Alla composizione lipidica della dieta va rivolta grande attenzione perché, a seconda dell'origine dei grassi, variano le potenzialità aterogene e cancerogene di una dieta.

 

Nella dieta mediterranea, il 73% dei lipidi totali era di origine vegetale, il 23% di origine animale e circa il 4% di origine marina (da pesci), con un rapporto ottimale fra lipidi vegetali e lipidi animali, pari a circa 2,75: in altre parole, la quantità di lipidi di origine vegetale era all'incirca il triplo di quella dei lipidi di origine animale.


Se poi analizziamo il contenuto in acidi grassi, troviamo che il 64% era costituito da monoinsaturi, l'11% da polinsaturi e il 25% da saturi.

 

Questo armonico e vantaggiosissimo assetto distributivo, che vede il prevalere assoluto dei monoinsaturi sui polinsaturi e saturi, era dovuto essenzialmente all'uso dell'olio d'oliva come unico e insostituibile grasso di condimento.

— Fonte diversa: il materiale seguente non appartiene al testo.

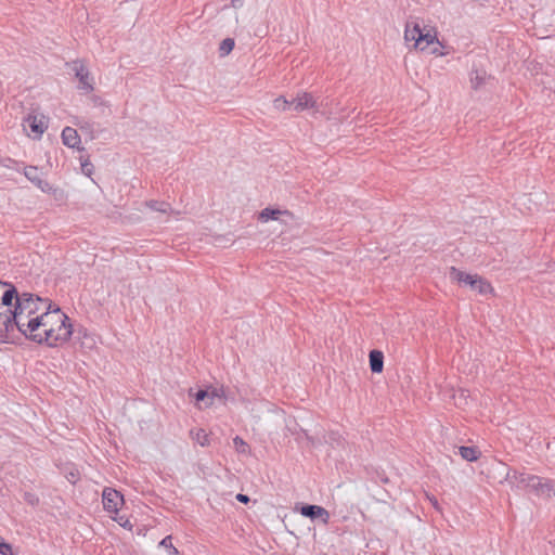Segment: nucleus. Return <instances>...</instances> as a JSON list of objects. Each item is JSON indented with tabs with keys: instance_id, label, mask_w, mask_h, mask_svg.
Instances as JSON below:
<instances>
[{
	"instance_id": "1",
	"label": "nucleus",
	"mask_w": 555,
	"mask_h": 555,
	"mask_svg": "<svg viewBox=\"0 0 555 555\" xmlns=\"http://www.w3.org/2000/svg\"><path fill=\"white\" fill-rule=\"evenodd\" d=\"M17 331L25 337L49 347L66 344L73 334L69 318L47 299L24 293L0 281V340Z\"/></svg>"
},
{
	"instance_id": "2",
	"label": "nucleus",
	"mask_w": 555,
	"mask_h": 555,
	"mask_svg": "<svg viewBox=\"0 0 555 555\" xmlns=\"http://www.w3.org/2000/svg\"><path fill=\"white\" fill-rule=\"evenodd\" d=\"M404 41L409 49L429 55L444 56L450 53L449 47L438 39L437 29L417 20L406 22Z\"/></svg>"
},
{
	"instance_id": "3",
	"label": "nucleus",
	"mask_w": 555,
	"mask_h": 555,
	"mask_svg": "<svg viewBox=\"0 0 555 555\" xmlns=\"http://www.w3.org/2000/svg\"><path fill=\"white\" fill-rule=\"evenodd\" d=\"M505 480L518 489H525L540 496H551L555 494V482L541 477L520 473L517 470H506Z\"/></svg>"
},
{
	"instance_id": "4",
	"label": "nucleus",
	"mask_w": 555,
	"mask_h": 555,
	"mask_svg": "<svg viewBox=\"0 0 555 555\" xmlns=\"http://www.w3.org/2000/svg\"><path fill=\"white\" fill-rule=\"evenodd\" d=\"M450 279L460 285L467 286L472 291L488 296L493 294L491 284L478 274L463 272L454 267L450 269Z\"/></svg>"
},
{
	"instance_id": "5",
	"label": "nucleus",
	"mask_w": 555,
	"mask_h": 555,
	"mask_svg": "<svg viewBox=\"0 0 555 555\" xmlns=\"http://www.w3.org/2000/svg\"><path fill=\"white\" fill-rule=\"evenodd\" d=\"M49 127V119L41 113H30L23 120L26 134L33 139H40Z\"/></svg>"
},
{
	"instance_id": "6",
	"label": "nucleus",
	"mask_w": 555,
	"mask_h": 555,
	"mask_svg": "<svg viewBox=\"0 0 555 555\" xmlns=\"http://www.w3.org/2000/svg\"><path fill=\"white\" fill-rule=\"evenodd\" d=\"M293 108L297 112H302L306 109H313V114L326 115L328 120H335V117L332 116V113H325L320 109V106L317 102V99L309 92H299L293 100Z\"/></svg>"
},
{
	"instance_id": "7",
	"label": "nucleus",
	"mask_w": 555,
	"mask_h": 555,
	"mask_svg": "<svg viewBox=\"0 0 555 555\" xmlns=\"http://www.w3.org/2000/svg\"><path fill=\"white\" fill-rule=\"evenodd\" d=\"M73 69L79 81V90L83 93H90L94 89V79L88 68L81 62H74Z\"/></svg>"
},
{
	"instance_id": "8",
	"label": "nucleus",
	"mask_w": 555,
	"mask_h": 555,
	"mask_svg": "<svg viewBox=\"0 0 555 555\" xmlns=\"http://www.w3.org/2000/svg\"><path fill=\"white\" fill-rule=\"evenodd\" d=\"M190 396H193L198 408L203 409L214 405L217 400H221L222 391L217 388L201 389L194 395L190 391Z\"/></svg>"
},
{
	"instance_id": "9",
	"label": "nucleus",
	"mask_w": 555,
	"mask_h": 555,
	"mask_svg": "<svg viewBox=\"0 0 555 555\" xmlns=\"http://www.w3.org/2000/svg\"><path fill=\"white\" fill-rule=\"evenodd\" d=\"M103 507L107 513L117 514L124 504V496L115 489L105 488L102 492Z\"/></svg>"
},
{
	"instance_id": "10",
	"label": "nucleus",
	"mask_w": 555,
	"mask_h": 555,
	"mask_svg": "<svg viewBox=\"0 0 555 555\" xmlns=\"http://www.w3.org/2000/svg\"><path fill=\"white\" fill-rule=\"evenodd\" d=\"M300 514L311 519L319 518L324 525H327L330 521V513L319 505H305L300 508Z\"/></svg>"
},
{
	"instance_id": "11",
	"label": "nucleus",
	"mask_w": 555,
	"mask_h": 555,
	"mask_svg": "<svg viewBox=\"0 0 555 555\" xmlns=\"http://www.w3.org/2000/svg\"><path fill=\"white\" fill-rule=\"evenodd\" d=\"M23 173L41 192L49 184V181L44 179L43 173L35 166L24 167Z\"/></svg>"
},
{
	"instance_id": "12",
	"label": "nucleus",
	"mask_w": 555,
	"mask_h": 555,
	"mask_svg": "<svg viewBox=\"0 0 555 555\" xmlns=\"http://www.w3.org/2000/svg\"><path fill=\"white\" fill-rule=\"evenodd\" d=\"M293 216L287 210H280L273 208H264L259 214V220L262 222H268L270 220H281L282 222H287L292 220Z\"/></svg>"
},
{
	"instance_id": "13",
	"label": "nucleus",
	"mask_w": 555,
	"mask_h": 555,
	"mask_svg": "<svg viewBox=\"0 0 555 555\" xmlns=\"http://www.w3.org/2000/svg\"><path fill=\"white\" fill-rule=\"evenodd\" d=\"M63 144L70 149H80L81 140L76 129L65 127L62 131Z\"/></svg>"
},
{
	"instance_id": "14",
	"label": "nucleus",
	"mask_w": 555,
	"mask_h": 555,
	"mask_svg": "<svg viewBox=\"0 0 555 555\" xmlns=\"http://www.w3.org/2000/svg\"><path fill=\"white\" fill-rule=\"evenodd\" d=\"M42 192L49 194L59 206L65 205L68 199V195L64 189L59 188L50 182Z\"/></svg>"
},
{
	"instance_id": "15",
	"label": "nucleus",
	"mask_w": 555,
	"mask_h": 555,
	"mask_svg": "<svg viewBox=\"0 0 555 555\" xmlns=\"http://www.w3.org/2000/svg\"><path fill=\"white\" fill-rule=\"evenodd\" d=\"M370 367L373 373H380L384 367V354L379 350L370 352Z\"/></svg>"
},
{
	"instance_id": "16",
	"label": "nucleus",
	"mask_w": 555,
	"mask_h": 555,
	"mask_svg": "<svg viewBox=\"0 0 555 555\" xmlns=\"http://www.w3.org/2000/svg\"><path fill=\"white\" fill-rule=\"evenodd\" d=\"M190 435L192 440L201 447H207L210 443L209 435L203 428L192 429Z\"/></svg>"
},
{
	"instance_id": "17",
	"label": "nucleus",
	"mask_w": 555,
	"mask_h": 555,
	"mask_svg": "<svg viewBox=\"0 0 555 555\" xmlns=\"http://www.w3.org/2000/svg\"><path fill=\"white\" fill-rule=\"evenodd\" d=\"M460 455L469 462L477 461L479 457V451L476 448L473 447H461L460 448Z\"/></svg>"
},
{
	"instance_id": "18",
	"label": "nucleus",
	"mask_w": 555,
	"mask_h": 555,
	"mask_svg": "<svg viewBox=\"0 0 555 555\" xmlns=\"http://www.w3.org/2000/svg\"><path fill=\"white\" fill-rule=\"evenodd\" d=\"M233 446H234L235 451L238 454H243V455H249L250 454V447L241 437L236 436V437L233 438Z\"/></svg>"
},
{
	"instance_id": "19",
	"label": "nucleus",
	"mask_w": 555,
	"mask_h": 555,
	"mask_svg": "<svg viewBox=\"0 0 555 555\" xmlns=\"http://www.w3.org/2000/svg\"><path fill=\"white\" fill-rule=\"evenodd\" d=\"M146 207H149L152 210L160 211L164 214H167L171 210L170 205L165 202H158V201H149L144 204Z\"/></svg>"
},
{
	"instance_id": "20",
	"label": "nucleus",
	"mask_w": 555,
	"mask_h": 555,
	"mask_svg": "<svg viewBox=\"0 0 555 555\" xmlns=\"http://www.w3.org/2000/svg\"><path fill=\"white\" fill-rule=\"evenodd\" d=\"M273 107L276 111L285 112V111L289 109L291 107H293V101H288L284 96H278L273 101Z\"/></svg>"
},
{
	"instance_id": "21",
	"label": "nucleus",
	"mask_w": 555,
	"mask_h": 555,
	"mask_svg": "<svg viewBox=\"0 0 555 555\" xmlns=\"http://www.w3.org/2000/svg\"><path fill=\"white\" fill-rule=\"evenodd\" d=\"M483 80H485V73H481L478 70L472 73L470 82L474 88H479L483 83Z\"/></svg>"
},
{
	"instance_id": "22",
	"label": "nucleus",
	"mask_w": 555,
	"mask_h": 555,
	"mask_svg": "<svg viewBox=\"0 0 555 555\" xmlns=\"http://www.w3.org/2000/svg\"><path fill=\"white\" fill-rule=\"evenodd\" d=\"M234 48V40L231 38L224 39L220 44V52L222 55L229 54Z\"/></svg>"
},
{
	"instance_id": "23",
	"label": "nucleus",
	"mask_w": 555,
	"mask_h": 555,
	"mask_svg": "<svg viewBox=\"0 0 555 555\" xmlns=\"http://www.w3.org/2000/svg\"><path fill=\"white\" fill-rule=\"evenodd\" d=\"M160 545L168 548L171 554L177 555L178 550L171 543V537L167 535L160 541Z\"/></svg>"
},
{
	"instance_id": "24",
	"label": "nucleus",
	"mask_w": 555,
	"mask_h": 555,
	"mask_svg": "<svg viewBox=\"0 0 555 555\" xmlns=\"http://www.w3.org/2000/svg\"><path fill=\"white\" fill-rule=\"evenodd\" d=\"M114 520H116L121 527L127 528L129 530L132 529V524L130 520L125 516L114 517Z\"/></svg>"
},
{
	"instance_id": "25",
	"label": "nucleus",
	"mask_w": 555,
	"mask_h": 555,
	"mask_svg": "<svg viewBox=\"0 0 555 555\" xmlns=\"http://www.w3.org/2000/svg\"><path fill=\"white\" fill-rule=\"evenodd\" d=\"M0 555H14L12 546L9 543H0Z\"/></svg>"
},
{
	"instance_id": "26",
	"label": "nucleus",
	"mask_w": 555,
	"mask_h": 555,
	"mask_svg": "<svg viewBox=\"0 0 555 555\" xmlns=\"http://www.w3.org/2000/svg\"><path fill=\"white\" fill-rule=\"evenodd\" d=\"M81 168L83 173L87 175L88 177L92 175V165L88 160L81 163Z\"/></svg>"
},
{
	"instance_id": "27",
	"label": "nucleus",
	"mask_w": 555,
	"mask_h": 555,
	"mask_svg": "<svg viewBox=\"0 0 555 555\" xmlns=\"http://www.w3.org/2000/svg\"><path fill=\"white\" fill-rule=\"evenodd\" d=\"M86 341H82L83 347L92 348L95 344V340L92 336L85 335Z\"/></svg>"
},
{
	"instance_id": "28",
	"label": "nucleus",
	"mask_w": 555,
	"mask_h": 555,
	"mask_svg": "<svg viewBox=\"0 0 555 555\" xmlns=\"http://www.w3.org/2000/svg\"><path fill=\"white\" fill-rule=\"evenodd\" d=\"M426 498H427V500L430 502V504L433 505V507H434L435 509L440 511V505H439V503H438V500H437L435 496H433V495H430V494H428V493H427V494H426Z\"/></svg>"
},
{
	"instance_id": "29",
	"label": "nucleus",
	"mask_w": 555,
	"mask_h": 555,
	"mask_svg": "<svg viewBox=\"0 0 555 555\" xmlns=\"http://www.w3.org/2000/svg\"><path fill=\"white\" fill-rule=\"evenodd\" d=\"M78 479H79V474H78V472H70V473L67 475V480H68L70 483H76Z\"/></svg>"
},
{
	"instance_id": "30",
	"label": "nucleus",
	"mask_w": 555,
	"mask_h": 555,
	"mask_svg": "<svg viewBox=\"0 0 555 555\" xmlns=\"http://www.w3.org/2000/svg\"><path fill=\"white\" fill-rule=\"evenodd\" d=\"M244 4V0H231V7L234 9H240Z\"/></svg>"
},
{
	"instance_id": "31",
	"label": "nucleus",
	"mask_w": 555,
	"mask_h": 555,
	"mask_svg": "<svg viewBox=\"0 0 555 555\" xmlns=\"http://www.w3.org/2000/svg\"><path fill=\"white\" fill-rule=\"evenodd\" d=\"M236 500L241 503H248L249 502V498L245 494H242V493H238L236 495Z\"/></svg>"
},
{
	"instance_id": "32",
	"label": "nucleus",
	"mask_w": 555,
	"mask_h": 555,
	"mask_svg": "<svg viewBox=\"0 0 555 555\" xmlns=\"http://www.w3.org/2000/svg\"><path fill=\"white\" fill-rule=\"evenodd\" d=\"M461 396H462V397H464V396H465V391H464V390H462V391H461Z\"/></svg>"
},
{
	"instance_id": "33",
	"label": "nucleus",
	"mask_w": 555,
	"mask_h": 555,
	"mask_svg": "<svg viewBox=\"0 0 555 555\" xmlns=\"http://www.w3.org/2000/svg\"><path fill=\"white\" fill-rule=\"evenodd\" d=\"M0 543H4V542L2 541V538H1V537H0Z\"/></svg>"
}]
</instances>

Un altro aspetto fondamentale da considerare per valutare l'efficacia protettiva di questa dieta è il suo rapporto fra acidi grassi polinsaturi della serie (0-6 e acidi grassi polinsaturi della serie CO-3.

 

Sulla base di numerose indagini epidemiologiche e sperimentali, questo rapporto risulta ottimale (4,4) per un'efficiente regolazione dei meccanismi piastrinici legati alla coagulazione del sangue. Il colesterolo era apportato in quantità limitata (205 mg al giorno).

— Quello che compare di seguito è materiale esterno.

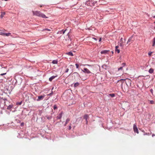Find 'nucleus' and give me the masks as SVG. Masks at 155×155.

Quanto ai carboidrati si può osservare che il loro contributo energetico rispetto a quello totale era del 58% circa, di cui l'80% era formato da glucidi quasi tutti complessi forniti da cereali, il 5% ancora da glucidi in gran parte complessi dati da ortaggi e frutta, il 2% da glucidi semplici estratti industrialmente (saccarosio, glucosio, fruttosio, mannosio ecc.), l'l% da tuberi e il 12% circa da altre fonti.

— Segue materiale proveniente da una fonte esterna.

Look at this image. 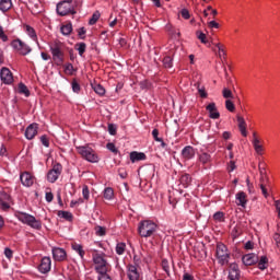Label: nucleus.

Le caratteristiche più importanti erano:

la presenza in elevata percentuale di carboidrati complessi, in particolare derivati da cereali;

il moderato quantitativo di glucidi semplici (8% circa del totale), per di più associati (67% circa) a fibra. A tale combinazione si deve il loro modesto indice glicemico.

 

La fibra

Era contenuta in buona quantità, anche se non eccessiva (28 g al giorno). Gran parte di essa, però, era di tipo idrosolubile (cioè costituita da pectine, emicellulose, mucillagini, gomme ecc.), capace di formare con l'acqua soluzioni viscose che limitano l'assorbimento intestinale di numerose sostanze quali glucosio, acidi grassi, colesterolo ecc.